» WRITTEN REQUEST: Update the entries below by replacing each "furthest" with "farthest" and leaving everything else unchanged. Omit the pictures from your answer.

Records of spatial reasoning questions
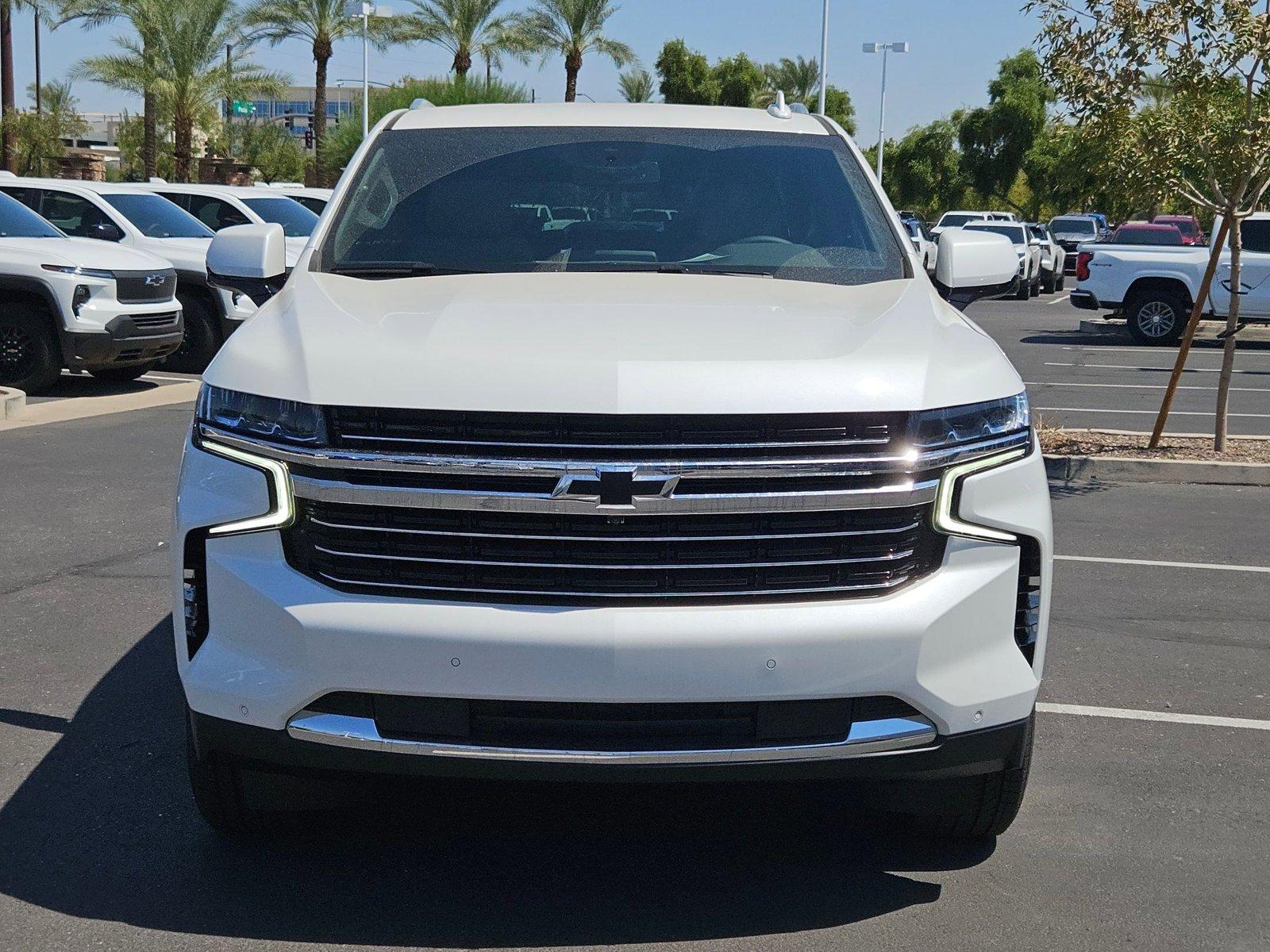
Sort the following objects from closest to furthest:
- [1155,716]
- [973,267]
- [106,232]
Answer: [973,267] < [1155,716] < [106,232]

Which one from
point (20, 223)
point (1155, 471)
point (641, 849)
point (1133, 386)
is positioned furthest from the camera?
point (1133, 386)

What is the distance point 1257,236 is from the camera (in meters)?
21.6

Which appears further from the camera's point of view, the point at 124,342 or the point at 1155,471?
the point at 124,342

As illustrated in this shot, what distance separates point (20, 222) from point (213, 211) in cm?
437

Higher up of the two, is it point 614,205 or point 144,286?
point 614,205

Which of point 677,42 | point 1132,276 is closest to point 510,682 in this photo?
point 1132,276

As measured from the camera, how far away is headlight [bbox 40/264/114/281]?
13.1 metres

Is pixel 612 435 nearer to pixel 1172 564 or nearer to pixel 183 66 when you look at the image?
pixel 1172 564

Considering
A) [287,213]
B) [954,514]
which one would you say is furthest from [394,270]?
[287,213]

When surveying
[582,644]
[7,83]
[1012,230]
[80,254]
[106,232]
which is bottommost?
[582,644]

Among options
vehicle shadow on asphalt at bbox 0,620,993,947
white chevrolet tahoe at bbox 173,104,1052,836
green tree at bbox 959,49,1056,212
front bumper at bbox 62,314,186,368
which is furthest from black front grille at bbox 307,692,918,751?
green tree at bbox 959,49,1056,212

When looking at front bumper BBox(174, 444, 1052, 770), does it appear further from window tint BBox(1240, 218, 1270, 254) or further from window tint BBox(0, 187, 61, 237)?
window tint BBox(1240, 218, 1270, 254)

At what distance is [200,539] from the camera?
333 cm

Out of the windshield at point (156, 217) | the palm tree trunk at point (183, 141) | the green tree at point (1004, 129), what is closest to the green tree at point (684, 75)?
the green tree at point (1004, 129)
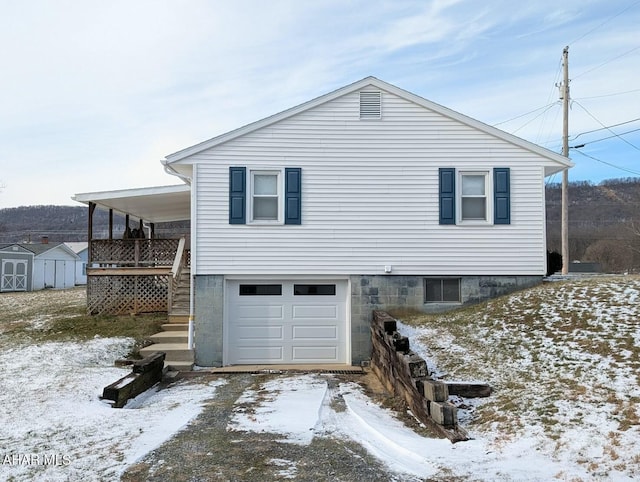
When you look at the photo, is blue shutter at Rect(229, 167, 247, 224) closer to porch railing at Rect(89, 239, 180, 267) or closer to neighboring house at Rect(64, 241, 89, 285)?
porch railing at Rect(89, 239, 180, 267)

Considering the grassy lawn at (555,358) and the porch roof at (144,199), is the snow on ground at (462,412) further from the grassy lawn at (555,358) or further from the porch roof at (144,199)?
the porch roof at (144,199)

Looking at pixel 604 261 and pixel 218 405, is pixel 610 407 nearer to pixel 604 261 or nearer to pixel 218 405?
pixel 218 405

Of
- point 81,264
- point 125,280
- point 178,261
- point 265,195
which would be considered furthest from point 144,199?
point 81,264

» EXERCISE ANSWER:
Sort the following objects from closest to farthest:
- [1155,716]
- [973,267]
- [106,232]
Answer: [973,267] < [1155,716] < [106,232]

Which one from
point (20, 223)
point (1155, 471)
point (641, 849)
point (1133, 386)
is positioned farthest from the camera?
point (1133, 386)

What is the distance point 1257,236 is from the camera (in meters)?
21.6

Which appears further from the camera's point of view, the point at 124,342 or the point at 1155,471?
the point at 124,342

As illustrated in this shot, what distance separates point (20, 222) from point (213, 211) in cm?
437

Higher up of the two, is it point 614,205 or point 144,286?
point 614,205

Which of point 677,42 | point 1132,276 is closest to point 510,682 in this photo?
point 1132,276

As measured from the camera, how far away is headlight [bbox 40/264/114/281]?
13.1 metres

Is pixel 612 435 nearer to pixel 1172 564 or nearer to pixel 183 66 when you look at the image?
pixel 1172 564

Considering
A) [287,213]
B) [954,514]
which one would you say is farthest from [394,270]?
[287,213]

When surveying
[582,644]
[7,83]
[1012,230]
[80,254]
[106,232]
which is bottommost?
[582,644]

Among options
vehicle shadow on asphalt at bbox 0,620,993,947
white chevrolet tahoe at bbox 173,104,1052,836
green tree at bbox 959,49,1056,212
front bumper at bbox 62,314,186,368
which is farthest from black front grille at bbox 307,692,918,751?
green tree at bbox 959,49,1056,212

When looking at front bumper BBox(174, 444, 1052, 770), does it appear further from window tint BBox(1240, 218, 1270, 254) or further from window tint BBox(0, 187, 61, 237)?
window tint BBox(1240, 218, 1270, 254)

At what distance is [200,539] from the camera?
333 cm

Out of the windshield at point (156, 217) | the palm tree trunk at point (183, 141) | the green tree at point (1004, 129), what is closest to the green tree at point (684, 75)?
the green tree at point (1004, 129)
When you look at the photo, is blue shutter at Rect(229, 167, 247, 224) closer to porch railing at Rect(89, 239, 180, 267) or closer to neighboring house at Rect(64, 241, 89, 285)?
porch railing at Rect(89, 239, 180, 267)

Considering the grassy lawn at (555,358) and the porch roof at (144,199), is the snow on ground at (462,412) further from the grassy lawn at (555,358) or further from the porch roof at (144,199)?
the porch roof at (144,199)

Looking at pixel 604 261 and pixel 218 405, is pixel 610 407 nearer to pixel 604 261 or nearer to pixel 218 405?
pixel 218 405

Of
- point 81,264
- point 125,280
- point 178,261
- point 265,195
which would be considered farthest from point 144,199?
point 81,264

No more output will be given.